Warrantless GPS Tracking Unconstitutional, Supreme Court Rules

Warrantless GPS Tracking Unconstitutional, Supreme Court Rules

WASHINGTON -- The installation of a GPS tracking device onto a suspect's car constitutes a search -- and therefore could require a warrant -- the Supreme Court unanimously held on Monday morning. The justices, however, employed radically different rationales to come to their answer, leaving unsettled the question of how much protection one may expect from the Fourth Amendment in the digital age.

The case, United States v. Jones, arose from the Washington, D.C., police department's use of evidence gathered from Antoine Jones' car that tied him to a stash house in Maryland. A trial court convicted Jones and sentenced him to life in prison, but the U.S. Court of Appeals for the D.C. Circuit reversed, finding that the police's gathering of evidence after its warrant for the GPS tracking had expired violated the Fourth Amendment.

When Jones arrived at the Supreme Court, the justices faced the difficult question of how far the government can go in monitoring a person's movements in an age when modern technology may have eroded a person's reasonable expectation of privacy, which is the linchpin of modern Fourth Amendment case law.

But Justice Antonin Scalia, commanding five justices' votes, sidestepped the question altogether by resorting to the more narrow view of the Fourth Amendment that prevailed prior to 1967, when Katz v. United States introduced the "reasonable expectation of privacy" test.

"The text of the Fourth Amendment," wrote Scalia, "reflects its close connection to property, since otherwise it would have referred simply to 'the right of the people to be secure against unreasonable searches and seizures'; the phrase 'in their persons, houses, papers, and effects' would have been superfluous."

Because a vehicle is an "effect," Scalia wrote, the government committed a “physical intrusion [that] would have been considered a 'search' within the meaning of the Fourth Amendment when it was adopted."

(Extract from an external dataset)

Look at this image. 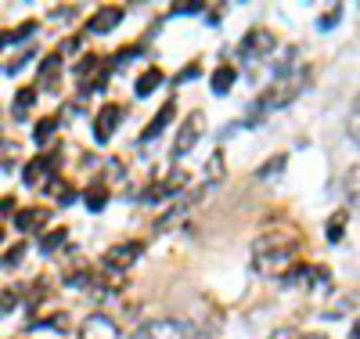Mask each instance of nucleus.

Scalia was joined by Chief Justice John Roberts and Justices Anthony Kennedy, Clarence Thomas, and Sonia Sotomayor, but his reasoning met stiff opposition from Justice Samuel Alito, who wrote a separate concurrence on behalf of Justices Ruth Bader Ginsburg, Stephen Breyer, and Elena Kagan.

Acting out a division exposed during oral argument in November, Alito called Scalia's decision to apply "18th-century tort law" to 21st-century technology "unwise."

"It is almost impossible to think of late-18th-century situations that are analogous to what took place in this case," wrote Alito. In a parenthetical that closely resembled his sarcastic attacks from the bench on Scalia's originalist jurisprudence, Alito wrote, "Is it possible to imagine a case in which a constable secreted himself somewhere in a coach and remained there for a period of time in order to monitor the movements of the coach’s owner?" To do so, Alito answered in a footnote, "would have required either a gigantic coach, a very tiny constable, or both -- not to mention a constable with incredible fortitude and patience."

Snark aside, Alito mounted a vigorous defense of modern Fourth Amendment law, which decoupled itself from the old-fashioned trespass-based rule to protect more ethereal, but no less invasive, governmental intrusions on privacy -- including wiretapped phone conversations and, for at least the four members signing Alito's concurrence and one who joined Scalia, long-term GPS monitoring of one's vehicle.

In a solo concurrence, Justice Sotomayor defended her signing onto Scalia's conservative opinion by saying it was sufficient to decide the present case, but went on to enunciate a muscularly liberal Fourth Amendment vision for non-physical searches.

She suggested that the Court's rulings that a person "has no reasonable expectation of privacy in information voluntarily disclosed to third parties" were "ill suited to the digital age."

"People disclose the phone numbers that they dial or text to their cellular providers; the URLs that they visit and the e-mail addresses with which they correspond to their Internet service providers; and the books, groceries, and medications they purchase to online retailers," Sotomayor wrote. "I for one doubt that people would accept without complaint the warrantless disclosure to the Government of a list of every Web site they had visited in the last week, month, or year."